Landscape of immune-related signatures induced by targeting of different epigenetic regulators in melanoma: implications for immunotherapy

Background Innovative cancer immunotherapy approaches aim at combining immune checkpoint inhibitors with other immunomodulatory agents. Epigenetic regulators can control immune-related genes, therefore targeting them with specific inhibitors may be a potential way forward. Here we identified immune-related signatures induced by four classes of epigenetic drugs in human melanoma cells to define the most promising agent and to understand its biological activity in-vitro, in-vivo and in clinical samples.

Methods Human melanoma cell lines were characterized for mutational and differentiation profile and treated with inhibitors of DNA methyltransferases (guadecitabine), histone deacetylases (givinostat), bromodomain and extraterminal domain proteins (JQ1 and OTX-015) and enhancer of zeste homolog 2 (GSK126). Drug-specific gene signatures were identified by Clariom S and Nanostring platforms.
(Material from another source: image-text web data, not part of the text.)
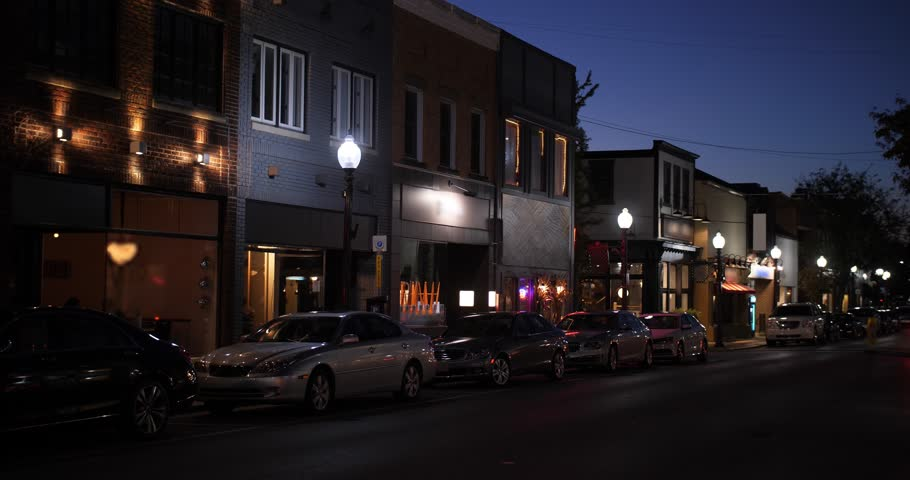 A nighttime establishing shot of businesses on a typical Main Street in America. Pittsburgh suburb. Day/Night matching available.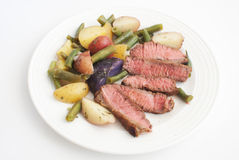 Beef steak cut with potato salad Stock Photos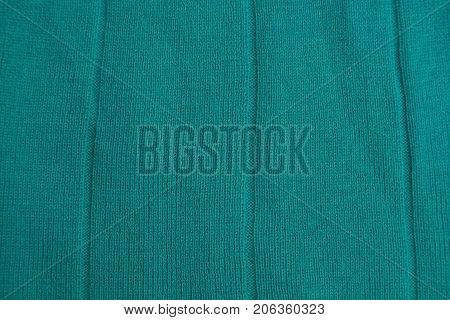 Texture of a green cloth from a piece of cloth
Modulation of 14 proteins was determined by quantitative western blot. Ingenuity Pathway Analysis (IPA) identified Upstream Regulator (UR) molecules explaining changes in gene expression and biological activity of drugs. Gene set enrichment and IPA were used to test modulation of guadecitabine-specific gene and UR signatures, respectively, in on-treatment tumor biopsies from melanoma patients enrolled in the Phase Ib NIBIT-M4 Guadecitabine + Ipilimumab Trial.
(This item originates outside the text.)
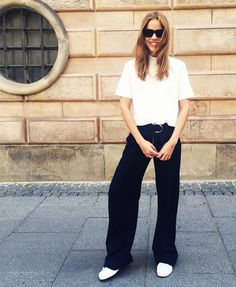 A high neck white short sleeve top is worn with black wide-leg trousers, white tennis shoes, a belt and sunglasses.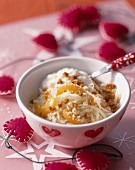 Pear and apricot fruit salad with crumbled gingerbread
Results Drug-specific gene and UR signatures were identified for each of the four inhibitors. Immune-related genes were frequently upregulated by guadecitabine, to a lesser extent by givinostat, but downregulated by JQ1 and OTX-015. GSK126 was the least active drug. Treatment of melanoma cells with combination of two epigenetic drugs revealed a dominant effect of guadecitabine and JQ1 on immune-related gene modulation. Drug-specific modulatory profiles were confirmed at the protein level. The guadecitabine-specific UR signature was characterized by activated molecules of the TLR, NF-kB, and IFN innate immunity pathways and was induced in drug-treated melanoma, mesothelioma, hepatocarcinoma cell lines and human melanoma xenografts. Most of the guadecitabine-specific signature genes (n>160) were upregulated in on-treatment tumor biopsies from NIBIT-M4 trial. Progressive activation of guadecitabine UR signature molecules was observed in on-treatment tumor biopsies from responding compared to non-responding patients.

Conclusions Guadecitabine was the most promising immunomodulatory agent among those investigated. This DNA methyltransferases inhibitor emerged as a strong inducer of innate immunity pathways, supporting the rationale for its use in combinatorial immunotherapy approaches.